L’Éthiopie, le Rwanda et la Tanzanie, dont les croissances économiques ont été durablement soutenues au cours de la dernière décennie, sont certes engagés dans une dynamique de rattrapage, mais ces pays demeurent des marchés de taille limitée : le PIB éthiopien ne représente en 2019 que 20 % du PIB nigérian, contre 15 % pour la Tanzanie et seulement 2 % pour le Rwanda. En outre, leurs résultats en matière d’indicateurs sociaux restent modestes en dépit d’une réduction de la pauvreté. Ces exemples soulignent tout l’enjeu du caractère inclusif du modèle de croissance des pays africains.   Émergence : l’Afrique a son propre index On comprend alors pourquoi la grande majorité du continent (à l’exception de l’Afrique du Sud et, dans une moindre mesure, de l’Égypte et du Nigeria) était jusqu’aux années 2010 tenue à l’écart de la notion d’émergence proprement dite. Mais s’il apparaît que peu de pays africains peuvent être qualifiés d’émergents à ce stade, plusieurs économistes et chercheurs proposent des nouvelles définitions de l’émergence élargies à des critères sociaux, de gouvernance et de qualité des infrastructures. Ces définitions revisitées permettent d’identifier les prochains pays émergents en Afrique. Aux BRICS et autres classements élaborés par les agences de notation ou les banques d’affaires au cours des précédentes décennies viennent alors s’ajouter des acronymes qui laissent davantage de place aux pays africains (comme les BENIVM, dont l’Éthiopie et le Nigeria font partie), voire qui se concentrent sur ce continent à l’exemple des AKNEEM (l’Afrique du Sud, le Kenya, le Nigeria, l’Égypte, l’Éthiopie et le Maroc). Un index sur l’émergence en Afrique a également été élaboré.

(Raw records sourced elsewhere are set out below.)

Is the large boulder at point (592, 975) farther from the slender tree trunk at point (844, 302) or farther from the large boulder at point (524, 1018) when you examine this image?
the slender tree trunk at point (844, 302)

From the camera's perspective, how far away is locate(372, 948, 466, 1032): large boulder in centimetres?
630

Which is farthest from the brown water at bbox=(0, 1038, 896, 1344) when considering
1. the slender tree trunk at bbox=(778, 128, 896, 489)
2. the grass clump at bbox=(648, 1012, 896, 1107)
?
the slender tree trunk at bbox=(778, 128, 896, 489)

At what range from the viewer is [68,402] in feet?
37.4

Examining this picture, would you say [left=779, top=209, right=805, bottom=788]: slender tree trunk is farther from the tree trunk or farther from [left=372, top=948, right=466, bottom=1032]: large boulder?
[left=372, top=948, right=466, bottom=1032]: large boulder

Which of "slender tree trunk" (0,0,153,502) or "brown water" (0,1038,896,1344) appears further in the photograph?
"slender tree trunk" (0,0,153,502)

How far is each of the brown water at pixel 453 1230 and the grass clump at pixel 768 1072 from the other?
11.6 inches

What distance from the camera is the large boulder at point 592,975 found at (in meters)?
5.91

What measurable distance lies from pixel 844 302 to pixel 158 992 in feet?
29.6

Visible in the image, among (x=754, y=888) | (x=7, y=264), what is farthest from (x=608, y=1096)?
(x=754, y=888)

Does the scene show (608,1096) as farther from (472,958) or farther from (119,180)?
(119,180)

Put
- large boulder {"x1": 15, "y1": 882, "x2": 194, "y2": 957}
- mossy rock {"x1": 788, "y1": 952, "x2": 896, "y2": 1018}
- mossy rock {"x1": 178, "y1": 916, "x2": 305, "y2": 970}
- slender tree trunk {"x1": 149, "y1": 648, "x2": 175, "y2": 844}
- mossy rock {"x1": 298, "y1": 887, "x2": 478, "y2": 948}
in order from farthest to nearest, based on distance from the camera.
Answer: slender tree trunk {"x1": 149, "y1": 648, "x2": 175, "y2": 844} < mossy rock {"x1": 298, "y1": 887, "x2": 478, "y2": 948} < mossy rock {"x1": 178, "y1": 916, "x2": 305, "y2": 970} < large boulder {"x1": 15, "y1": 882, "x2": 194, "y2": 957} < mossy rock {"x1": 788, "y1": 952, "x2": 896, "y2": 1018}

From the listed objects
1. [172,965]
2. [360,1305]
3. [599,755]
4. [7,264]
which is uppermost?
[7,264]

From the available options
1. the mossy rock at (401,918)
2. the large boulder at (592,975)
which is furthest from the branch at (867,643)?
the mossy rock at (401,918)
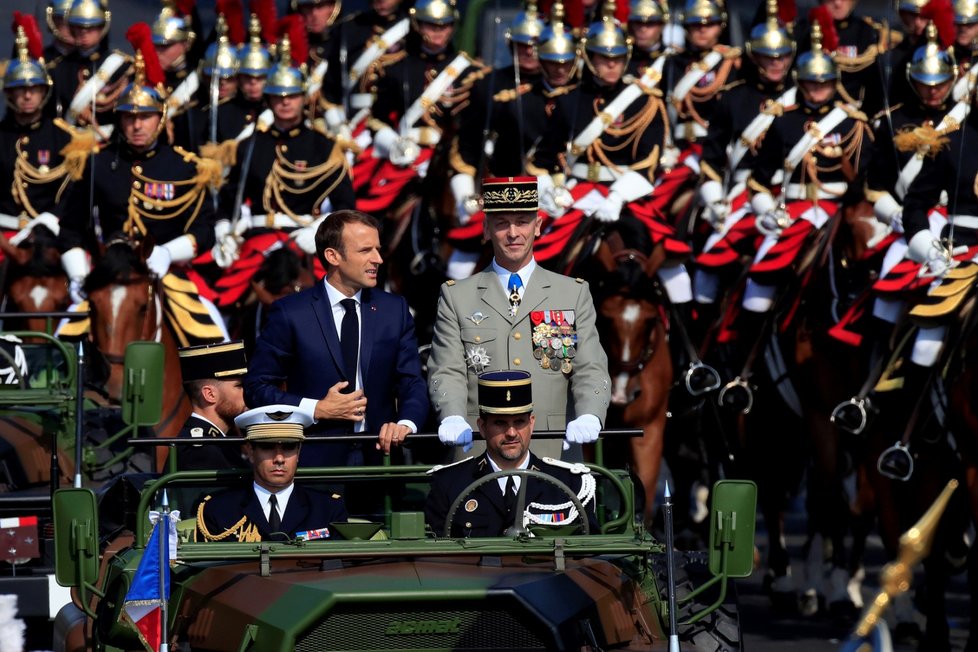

L’émergence de l’Afrique précédera celle des pays africains Mais si les dynamiques à l’œuvre au sein de ces pays sont positives, leurs trajectoires ne peuvent être comparées à celles observées dans les grands pays émergents au cours des décennies 1990 et 2000. Elles ne laissent pas présager d’une émergence sous la forme d’un modèle aussi extraverti, amené à concurrencer ces grandes économies à court terme, tout du moins à l’échelle nationale. Ce n’est d’ailleurs pas l’ambition de la plupart des pays africains disposant d’un plan d’émergence, qui recherchent avant tout une plus grande prospérité. Au-delà de ces dynamiques nationales, l’Afrique dispose toutefois d’atouts pour émerger en tant que continent. Raisonner à cette échelle permet de lever les freins auxquels font face les pays africains pris individuellement, en élargissant la taille du marché, en offrant de nouvelles opportunités économiques et en multipliant la capacité d’insertion dans les échanges internationaux tant commerciaux que financiers. À terme, l’Afrique pourra en effet s’appuyer sur la perspective potentielle d’un dividende démographique, sur le dynamisme de la consommation intérieure, voire à terme sur la complémentarité de ses productions. Les institutions africaines se mettent progressivement en place pour accompagner cette émergence. Alors que les organisations régionales aspirent à se renforcer, le premier pas d’une intégration à l’échelle continentale a été franchi avec la mise en place de la zone de libre-échange continentale (ZLECA). Un marché financier viendra dans un second temps. L’Afrique est donc bien en voie d’émergence, mais sans pour autant reproduire les trajectoires de développement des nouveaux pays industrialisés asiatiques ou des grands pays « émergents » tels que le Brésil, la Chine ou l’Inde. En embrassant les singularités économiques communes de nombre de pays qui la composent, l’Afrique est en train de tracer une voie qui lui sera propre.